Our aim is to elucidate the role of MAIT cells in selected liver diseases, including autoimmune liver diseases, steato hepatitis and viral hepatitis, and in the fibrogenic response in the liver. Our studies address a largely unexplored area of human liver physiology and pathology. Due to their location and high abundance in the liver, and their responsiveness to bacterial products and various cytokines, we hypothesize that liver-resident MAIT cells play a role in the pathogenesis of liver diseases and that changes in MAIT abundance, activation status, and cytokine expression profile influence disease development and outcome.

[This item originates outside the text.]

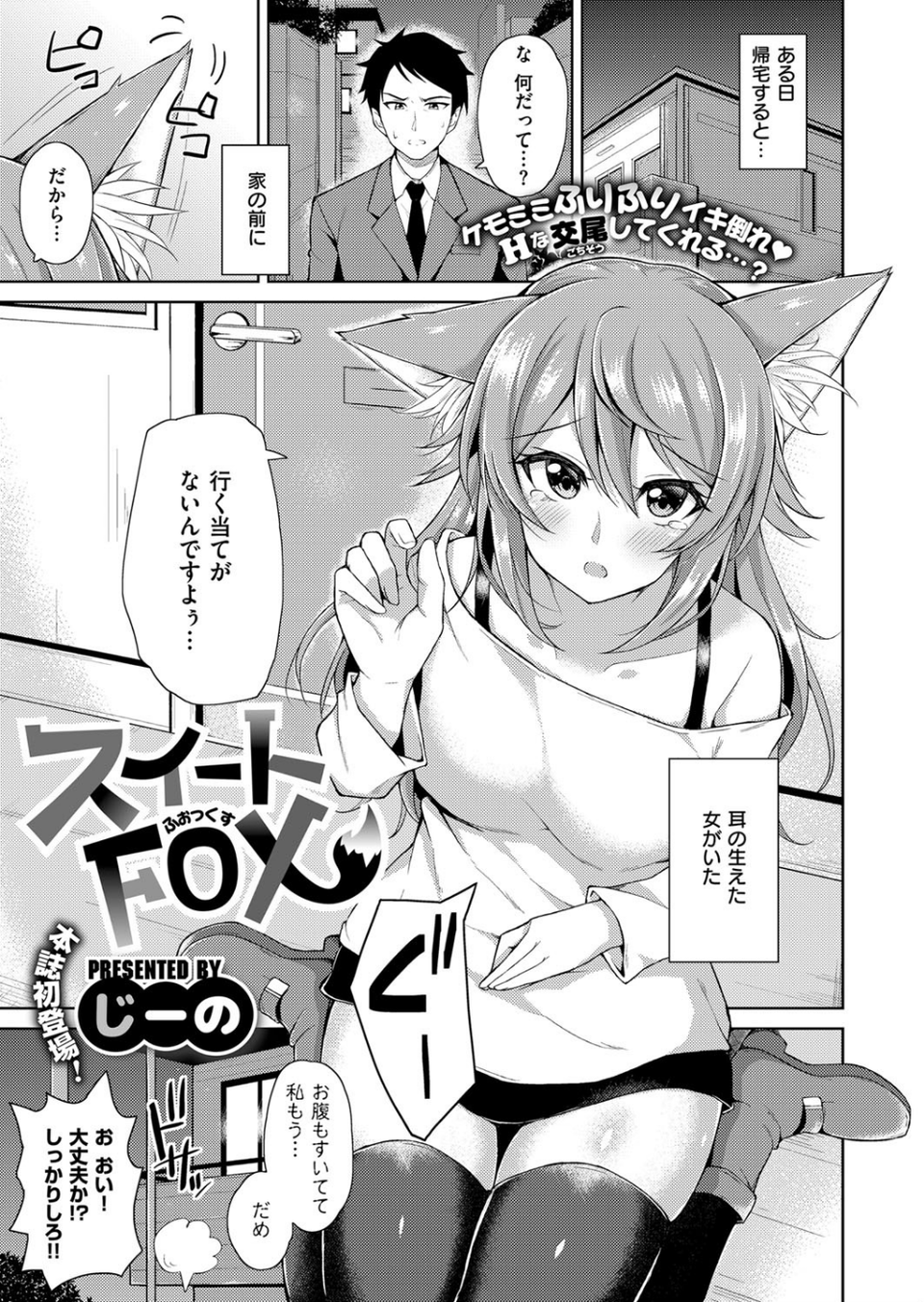 COMIC E×E 09 26 ページ目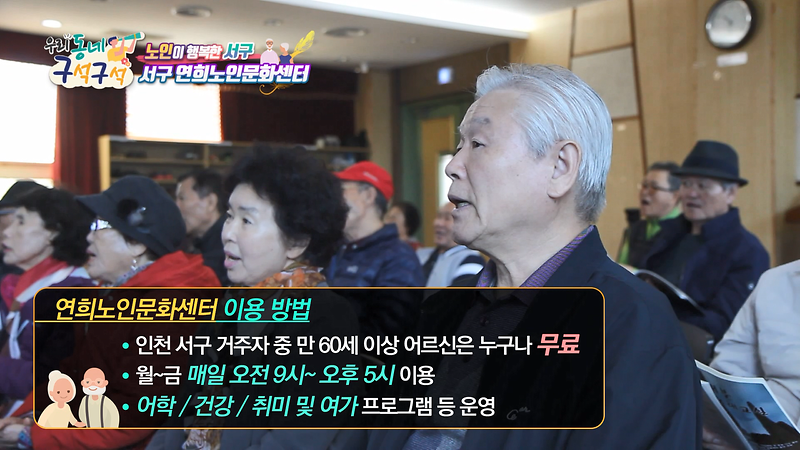[2018 우리동네 구석구석 4회] - 노인이 행복한 서구 '서구연희노인문화센터' 사진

Our study has three main goals:

  1. To characterize liver-resident MAIT cells using patient-derived liver biopsies and blood samples. Using both cellular and molecular approaches, we are determining MAIT cell location and abundance in the liver and blood in different pathological conditions, and analyzing their functional and transcriptional profiles.
  2. To determine how the gut microbiome influences MAIT cells present in the liver,gut, and blood. By analyzing tissue and stool samples from patients with liver diseases, we aim at establishing whether changes in bacterial composition parallel changes in the functionality of MAIT cells.
  3. To identify and characterize interactions of MAIT cells within the liver environment.In cell culture experiments, performed with distinct purified subpopulations of primary human liver cells, we are defining the cellular and cytokine milieu contributing to MAIT cell activation.

The anticipated outcome of our experiments is identification of disease-specific changes and patterns that will allow us to draw conclusions about how MAIT cells influence liver physiology and pathology.